-- Aufgaben --
1. Nenne alle Bezeichnungen, die der Lesetext über die Lkw-Maut nach den Worten „Was für eine beeindruckende Zahl.“ für die erwischten Fahrer verwendet.
2. Prüfe, ob die folgenden Aussagen mit dem Lesetext über die Lkw-Maut übereinstimmen, und belege jede Antwort mit einem wörtlichen Zitat:
(a) Die deutschen Behörden erwischten im vergangenen Jahr 122 000 Mautpreller.
(b) Die Mautpreller machen 6 % aller kontrollierten Lkw aus.
(c) Die Nachricht wird im Lesetext eigentlich als positiv bewertet.
3. Schreibe den Lesetext über die Mautpreller im Lkw-Verkehr ab seinem letzten Satz weiter.

-- Lesetext --
Die Überschrift klingt scheiße. Oder? Und wenn man bei „20 Minuten.ch“ weiter liest, entdeckt man folgendes:

Um die Zahlungsmoral der Brummi-Fahrer ist es schlecht bestellt. Im vergangenen Jahr erwischten die deutschen Behörden 122 000 Mautpreller.

Wow. Was für eine beeindruckende Zahl. Einhundertzweiundzwanzigtausend Betrüger. Oder Gauner. Gut, von mir aus auch Bauernfänger.
Da ist es doch toll, wenn man später im Beitrag erfährt, dass dies einer Quote von 0,6 % aller kontrollierten Lkw entspricht. Oder anders ausgedrückt: 99,4% aller Lkw – Fahrer halten sich an Recht und Gesetz.

Das ist doch eigentlich eine positive Nachricht. Aber wohl nicht gut genug. Also präsentiert man als Aufmacher erst einmal Horrorzahlen. Klar. Macht sich ja auch besser.

-- Vorliegende Einträge --

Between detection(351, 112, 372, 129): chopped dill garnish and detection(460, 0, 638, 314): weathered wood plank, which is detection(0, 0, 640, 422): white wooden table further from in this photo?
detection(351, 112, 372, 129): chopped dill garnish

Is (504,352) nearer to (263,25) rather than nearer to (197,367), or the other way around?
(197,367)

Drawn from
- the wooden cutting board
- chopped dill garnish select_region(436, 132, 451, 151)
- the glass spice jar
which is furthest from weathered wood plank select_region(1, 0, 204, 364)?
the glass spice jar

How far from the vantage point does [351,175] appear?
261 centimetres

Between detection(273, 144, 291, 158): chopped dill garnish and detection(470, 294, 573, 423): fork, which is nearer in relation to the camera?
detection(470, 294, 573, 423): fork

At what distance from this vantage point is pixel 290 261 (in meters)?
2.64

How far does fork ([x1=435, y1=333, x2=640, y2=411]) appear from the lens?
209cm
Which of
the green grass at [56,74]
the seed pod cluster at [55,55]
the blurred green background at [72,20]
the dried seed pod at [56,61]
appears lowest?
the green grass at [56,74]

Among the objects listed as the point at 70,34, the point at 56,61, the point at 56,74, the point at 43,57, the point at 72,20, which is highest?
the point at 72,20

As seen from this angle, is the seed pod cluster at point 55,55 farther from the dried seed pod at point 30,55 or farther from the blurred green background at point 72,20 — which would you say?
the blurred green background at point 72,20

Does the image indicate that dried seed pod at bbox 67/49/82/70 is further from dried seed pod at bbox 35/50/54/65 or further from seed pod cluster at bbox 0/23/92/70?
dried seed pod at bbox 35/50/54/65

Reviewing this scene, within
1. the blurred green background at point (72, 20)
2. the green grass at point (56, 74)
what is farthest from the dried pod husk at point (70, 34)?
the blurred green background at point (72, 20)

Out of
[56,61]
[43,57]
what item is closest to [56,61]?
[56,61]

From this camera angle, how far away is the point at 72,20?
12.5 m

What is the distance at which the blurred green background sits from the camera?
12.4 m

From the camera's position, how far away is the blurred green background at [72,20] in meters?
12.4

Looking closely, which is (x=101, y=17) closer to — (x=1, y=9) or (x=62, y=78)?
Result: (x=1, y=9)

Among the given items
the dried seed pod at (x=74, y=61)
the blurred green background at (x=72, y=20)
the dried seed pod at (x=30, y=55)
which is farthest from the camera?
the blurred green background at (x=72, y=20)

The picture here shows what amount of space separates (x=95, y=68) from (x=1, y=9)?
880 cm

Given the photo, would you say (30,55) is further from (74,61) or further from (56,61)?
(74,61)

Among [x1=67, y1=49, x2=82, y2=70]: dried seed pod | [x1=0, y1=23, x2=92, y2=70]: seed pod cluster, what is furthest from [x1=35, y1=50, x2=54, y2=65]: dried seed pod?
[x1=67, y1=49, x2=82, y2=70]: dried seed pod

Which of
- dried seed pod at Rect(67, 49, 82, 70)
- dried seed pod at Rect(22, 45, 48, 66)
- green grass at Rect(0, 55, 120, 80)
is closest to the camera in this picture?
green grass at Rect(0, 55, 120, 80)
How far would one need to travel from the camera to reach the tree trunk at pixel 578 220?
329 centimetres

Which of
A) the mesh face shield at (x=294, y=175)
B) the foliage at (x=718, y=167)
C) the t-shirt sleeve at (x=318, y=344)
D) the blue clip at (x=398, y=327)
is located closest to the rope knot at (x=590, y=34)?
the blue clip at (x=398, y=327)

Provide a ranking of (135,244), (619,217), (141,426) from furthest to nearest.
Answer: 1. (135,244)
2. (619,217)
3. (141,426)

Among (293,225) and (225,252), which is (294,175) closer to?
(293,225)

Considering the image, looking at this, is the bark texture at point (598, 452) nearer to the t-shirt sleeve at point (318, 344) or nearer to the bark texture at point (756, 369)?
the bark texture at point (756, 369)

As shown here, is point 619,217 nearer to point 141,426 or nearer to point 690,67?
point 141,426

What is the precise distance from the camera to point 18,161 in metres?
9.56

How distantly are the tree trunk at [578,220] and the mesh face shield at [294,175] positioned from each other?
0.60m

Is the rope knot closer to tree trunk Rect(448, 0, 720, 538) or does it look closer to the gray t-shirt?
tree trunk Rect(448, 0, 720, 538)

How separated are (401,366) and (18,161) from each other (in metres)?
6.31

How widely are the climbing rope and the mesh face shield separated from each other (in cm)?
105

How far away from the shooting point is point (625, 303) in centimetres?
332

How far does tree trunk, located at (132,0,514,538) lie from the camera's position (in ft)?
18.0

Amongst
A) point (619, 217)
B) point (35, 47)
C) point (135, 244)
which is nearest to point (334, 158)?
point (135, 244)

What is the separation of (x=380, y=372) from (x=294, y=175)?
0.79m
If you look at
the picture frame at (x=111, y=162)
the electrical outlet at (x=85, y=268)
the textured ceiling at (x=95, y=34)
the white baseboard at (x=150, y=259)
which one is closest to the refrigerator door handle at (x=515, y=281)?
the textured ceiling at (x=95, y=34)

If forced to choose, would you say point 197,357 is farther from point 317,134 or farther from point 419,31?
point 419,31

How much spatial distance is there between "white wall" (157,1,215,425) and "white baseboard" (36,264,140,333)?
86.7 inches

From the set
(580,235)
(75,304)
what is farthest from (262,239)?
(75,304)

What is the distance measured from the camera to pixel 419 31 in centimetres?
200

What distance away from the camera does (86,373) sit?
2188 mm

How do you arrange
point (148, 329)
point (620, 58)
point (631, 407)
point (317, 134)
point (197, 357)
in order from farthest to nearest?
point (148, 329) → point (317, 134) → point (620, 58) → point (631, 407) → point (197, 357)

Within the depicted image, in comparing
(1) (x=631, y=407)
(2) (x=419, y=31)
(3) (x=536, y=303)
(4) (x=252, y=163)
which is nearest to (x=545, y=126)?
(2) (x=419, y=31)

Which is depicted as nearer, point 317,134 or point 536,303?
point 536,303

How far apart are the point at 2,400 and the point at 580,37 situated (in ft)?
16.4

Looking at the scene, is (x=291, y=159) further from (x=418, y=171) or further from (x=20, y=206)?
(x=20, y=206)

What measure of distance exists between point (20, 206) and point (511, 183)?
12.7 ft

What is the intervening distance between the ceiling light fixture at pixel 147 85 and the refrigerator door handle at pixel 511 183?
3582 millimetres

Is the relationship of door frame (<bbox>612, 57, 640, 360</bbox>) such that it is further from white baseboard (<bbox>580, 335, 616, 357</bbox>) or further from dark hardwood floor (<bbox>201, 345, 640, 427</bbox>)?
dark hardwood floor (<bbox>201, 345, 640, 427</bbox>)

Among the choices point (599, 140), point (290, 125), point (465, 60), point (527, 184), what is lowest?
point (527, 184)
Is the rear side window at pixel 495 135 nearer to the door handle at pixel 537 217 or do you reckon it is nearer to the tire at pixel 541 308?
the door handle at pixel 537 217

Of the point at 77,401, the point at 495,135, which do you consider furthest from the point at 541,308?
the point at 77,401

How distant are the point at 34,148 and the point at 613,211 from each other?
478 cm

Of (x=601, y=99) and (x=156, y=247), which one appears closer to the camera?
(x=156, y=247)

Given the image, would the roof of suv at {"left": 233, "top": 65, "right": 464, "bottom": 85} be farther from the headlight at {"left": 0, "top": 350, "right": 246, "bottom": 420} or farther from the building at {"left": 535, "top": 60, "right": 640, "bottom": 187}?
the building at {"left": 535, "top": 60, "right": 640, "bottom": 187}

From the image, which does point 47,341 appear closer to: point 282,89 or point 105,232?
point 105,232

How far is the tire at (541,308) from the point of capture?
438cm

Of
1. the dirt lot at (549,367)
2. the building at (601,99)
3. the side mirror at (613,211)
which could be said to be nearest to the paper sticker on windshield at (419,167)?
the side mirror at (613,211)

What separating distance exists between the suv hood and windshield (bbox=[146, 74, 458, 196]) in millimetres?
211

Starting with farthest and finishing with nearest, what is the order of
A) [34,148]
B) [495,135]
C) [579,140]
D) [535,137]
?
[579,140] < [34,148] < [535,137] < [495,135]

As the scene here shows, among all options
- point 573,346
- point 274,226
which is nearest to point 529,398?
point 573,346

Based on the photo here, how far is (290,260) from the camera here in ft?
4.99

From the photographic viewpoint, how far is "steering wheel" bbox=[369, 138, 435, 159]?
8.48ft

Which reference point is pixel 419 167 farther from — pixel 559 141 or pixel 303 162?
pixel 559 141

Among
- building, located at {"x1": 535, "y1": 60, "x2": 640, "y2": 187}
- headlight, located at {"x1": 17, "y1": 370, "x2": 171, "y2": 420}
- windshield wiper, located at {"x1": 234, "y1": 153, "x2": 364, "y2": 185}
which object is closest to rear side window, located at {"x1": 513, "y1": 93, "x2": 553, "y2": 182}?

-- Ergebnisse --
1. Betrüger, Gauner, Bauernfänger

2.
(a) Ja: „Im vergangenen Jahr erwischten die deutschen Behörden 122 000 Mautpreller.“
(b) Nein: „dass dies einer Quote von 0,6 % aller kontrollierten Lkw entspricht“
(c) Ja: „Das ist doch eigentlich eine positive Nachricht.“

3.
17 Comments

  1. Chris
    Chris 27/02/2011

    Schlagzeilen bestimmen den Leser. Das ist das erste,was Journalisten lernen. Das zweite ist das blinde abschreiben von Agenturmeldungen.

  2. Kommentator
    Kommentator 27/02/2011

    Die Schlagzeile ist wirklich blöd und sagt tatsächlich mehr über den Verrottungszustand der Medien als über Mautkontrollen. Ich frage mich übrigens, wie oft ein defektes Mautgerät oder ein Aussetzer der Mautbrücke für den „Betrug“ verantwortlich waren.

    Was mich zuerst stutzig machte, waren übrigens die nackten Zahlen: Die 18.944.433 Lkw, die 2010 laut Pressemeldung kontrolliert wurden, bedeuten 51.903 Kontrollen pro Tag bzw. 2.163 Kontrollen pro Stunde – wenn rund um die Uhr (!) an jedem Tag des Jahres (!!) kontrolliert wird.
    „WTF“, dachte ich, das geht doch garnicht, dafür müßten Heerscharen von Kontrolleuren alle Autobahnen dauerhaft absperren…
    Es sind aber wohl im Wesentlichen automatische Kontrollen durch die Mautbrücken, das kommt schon eher hin.

  3. Luigi
    Luigi 27/02/2011

    So viel zur Qualität der Medien. Doch sie wird besser dank des Internets und vor allem Dank der Blogger die nicht einfach nur Schlagzeilen konsumieren sondern auch hinterfragen und nicht nur einer Quelle vertrauen.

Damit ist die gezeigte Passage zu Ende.